When the boat train reached the scene it was doing 50 miles an hour. The man with the red flag waved it vigorously but the driver could not respond in time, although he braked as hard as he could and blew his whistle. The guard, who had a patent emergency brake at his disposal, did not see the flag and only applied his ordinary brake when he heard the train’s whistle.
John Benge’s confidence as to his gang’s speed of working was justified to the extent that the new timbers were already laid, but a 21-foot section of rail was not. The engine and the leading van managed to stay upright as they ran across the bare timbers but the following carriages (there were thirteen in total) were not so lucky. The cast-iron girders gave way and the leading passenger carriage fell into the gap, although it was still coupled to the van that had stayed on the viaduct. It therefore hung at an angle but was not otherwise damaged. The next five carriages, however, fell into the river and were wrecked. It was in these that the casualties occurred, with ten deaths and 49 injuries.

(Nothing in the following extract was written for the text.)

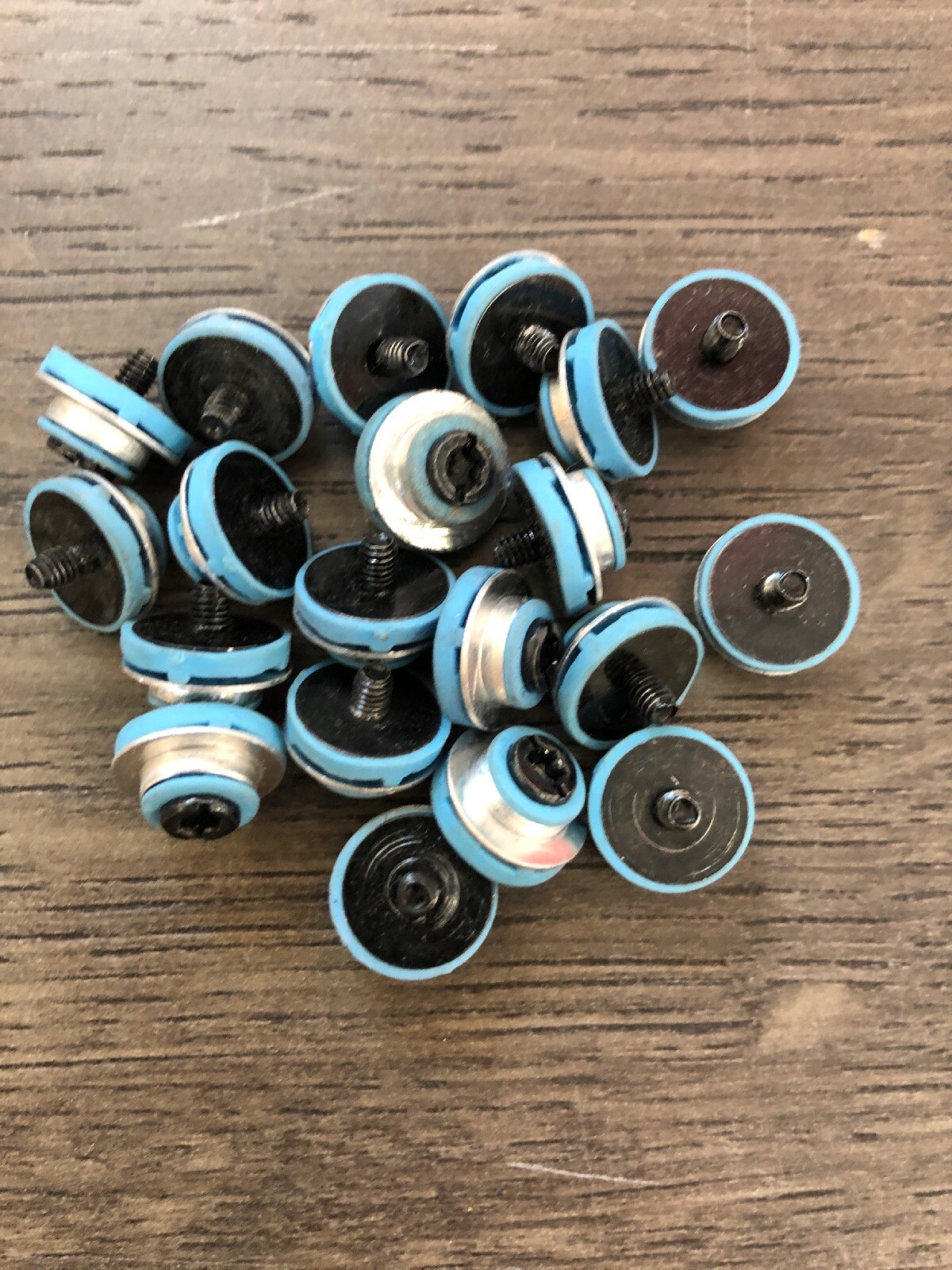 Lot (20) HP Black/Blue Isolation Mounting Screw Grommet - for 2.5" SSD & HDD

The Role of Charles Dickens
One of the passengers in the leading coach, now hanging off the viaduct, was the novelist Charles Dickens. He had been taking a working break at his regular holiday retreat near Boulogne, accompanied by his mistress Ellen Ternan and her mother. He had been looking through the manuscript of his latest novel, “Our Mutual Friend”, when the train crashed, and he mentioned this fact in a postscript to what would prove to be his last completed book.
Dickens helped the passengers in his carriage to escape and then turned his attention to those who were not so lucky. Although the extent of the help he gave has probably been exaggerated it certainly seems to be the case that he kept his head when some others were losing theirs. For example, he calmly let other passengers out of the un-wrecked carriages when the railway workers were running around in a panic.
However, that is not to say that the Staplehurst crash did not have a profound effect on Dickens’s health, because it certainly affected him psychologically. He suffered from what would probably be termed today “post-traumatic stress disorder” and those people who knew him personally before and after the crash testified to the fact he was never the same again. He avoided long train journeys whenever he could (which was by no means always) and in the five years remaining to him he only started one more novel (“The Mystery of Edwin Drood”) which he did not live to complete.
Ironically, he died (from a stroke) exactly five years after the Staplehurst disaster, on 9th June 1870. Had John Benge read his timetable correctly, perhaps “Drood” would have been finished and other novels might have followed in its wake.